**Extrait présenté**
Pour revenir à la manière qu’avait Mézières de nous former : on regardait un patient, on faisait des tests, on disait : « qu’est-ce qu’il se passe quand… » « qu’est-ce qu’il se passe, quand on tourne la tête ? » Ce n’est pas quelque chose que je devais “savoir“, évidement, « qu’est-ce qu’il se passe quand je tourne la tête » Qu’est-ce qu’il se passe ? » Et bien on regarde. Untel va lever l’épaule, l’autre va tourner le thorax… On va partir de ce qu’on observe. On part toujours de ce qu’on observe et on garde en tête comment « ça doit être » C’est dans ce différentiel entre : comment c’est et comment je suppose que ça devrait être que se fait notre travail. C’est-à-dire qu’on va mettre le corps en tension d’une certaine façon, pas n’importe laquelle, il y a la question du dosage, ni trop ni trop peu, il y a la question de déformer, mais pas au point où la déformation reste. C’est une mise en tension ACTIVE. Même s’il ne peut pas agir, le patient doit commander son mouvement exactement comme s’il le pouvait. Avec ni plus ni moins de force que s’il pouvait bouger, que s’il n’était pas bloqué par la posture qu’on lui impose.

On crée un confit local. C’est-à-dire qu’on demande au muscle une chose et son contraire : On le met dans une position où tu ne peux pas travailler et on lui demande de travailler. Le muscle répond — non. On insiste. ­— Non ! — Je te demande ça. NON ! Et finalement, si on mène la mise en tension de la posture avec assez de doigté, le corps finit par répondre ­— d’accord, je ne peux pas, mais si je change autre chose ailleurs, ça va pouvoir se faire. Et c’est cette AUTRE CHOSE AILLEURS qui nous intéresse. Et ça va donner une marge de liberté qu’on va récupérer à l’endroit où on est en train de travailler. Cette autre chose ailleurs, c’est le neuro-végétatif qui le débusque, qui le cherche. On n’a pas besoin, nous, ni notre patient de savoir où est-ce que ça bloque. On met en tension et AU FUR ET À MESURE on va voir… Au fur et à mesure ! On n’a pas d’idées d’avance. On n’a pas besoin d’être omniscient. D’être super puissant, et d’avoir une idée sur tout. On n’a qu’à observer et faire confiance au système.

On corrige un bras et on voit que le pied bouge ! Ok, d’accord. On termine ça et on sait qu’après on ira voir ce pied. On corrige le pied… et on constate que le diaphragme bloque… On va voir qu’est-ce qu’il se passe. ON SUIT. Au fur et à mesure.

**Données fournies**
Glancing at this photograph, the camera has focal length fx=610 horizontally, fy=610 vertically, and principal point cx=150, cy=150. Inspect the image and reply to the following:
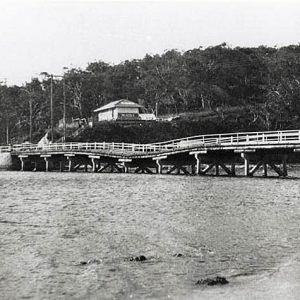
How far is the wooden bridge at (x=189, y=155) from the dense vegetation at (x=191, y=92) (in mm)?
11440

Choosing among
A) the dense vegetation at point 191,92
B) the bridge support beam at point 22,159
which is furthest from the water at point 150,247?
the dense vegetation at point 191,92

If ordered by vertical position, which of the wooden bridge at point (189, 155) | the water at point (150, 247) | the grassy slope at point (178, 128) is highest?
the grassy slope at point (178, 128)

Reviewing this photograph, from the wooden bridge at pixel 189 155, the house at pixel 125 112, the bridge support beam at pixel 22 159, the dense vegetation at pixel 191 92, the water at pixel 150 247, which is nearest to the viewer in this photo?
the water at pixel 150 247

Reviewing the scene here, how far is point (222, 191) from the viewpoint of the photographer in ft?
102

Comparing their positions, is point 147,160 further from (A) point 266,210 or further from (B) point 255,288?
(B) point 255,288

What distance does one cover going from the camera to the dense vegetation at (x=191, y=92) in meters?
81.1

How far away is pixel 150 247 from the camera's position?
14891 mm

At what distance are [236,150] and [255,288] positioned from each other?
2976cm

**Consigne**
Mettez à jour l'extrait sur la méthode Mézières, de « On corrige un » à « et à mesure. », en y remplaçant « le diaphragme » par « le bassin ». Appuyez-vous uniquement sur l'extrait pour répondre.

**Réponse**
On corrige un bras et on voit que le pied bouge ! Ok, d’accord. On termine ça et on sait qu’après on ira voir ce pied. On corrige le pied… et on constate que le bassin bloque… On va voir qu’est-ce qu’il se passe. ON SUIT. Au fur et à mesure.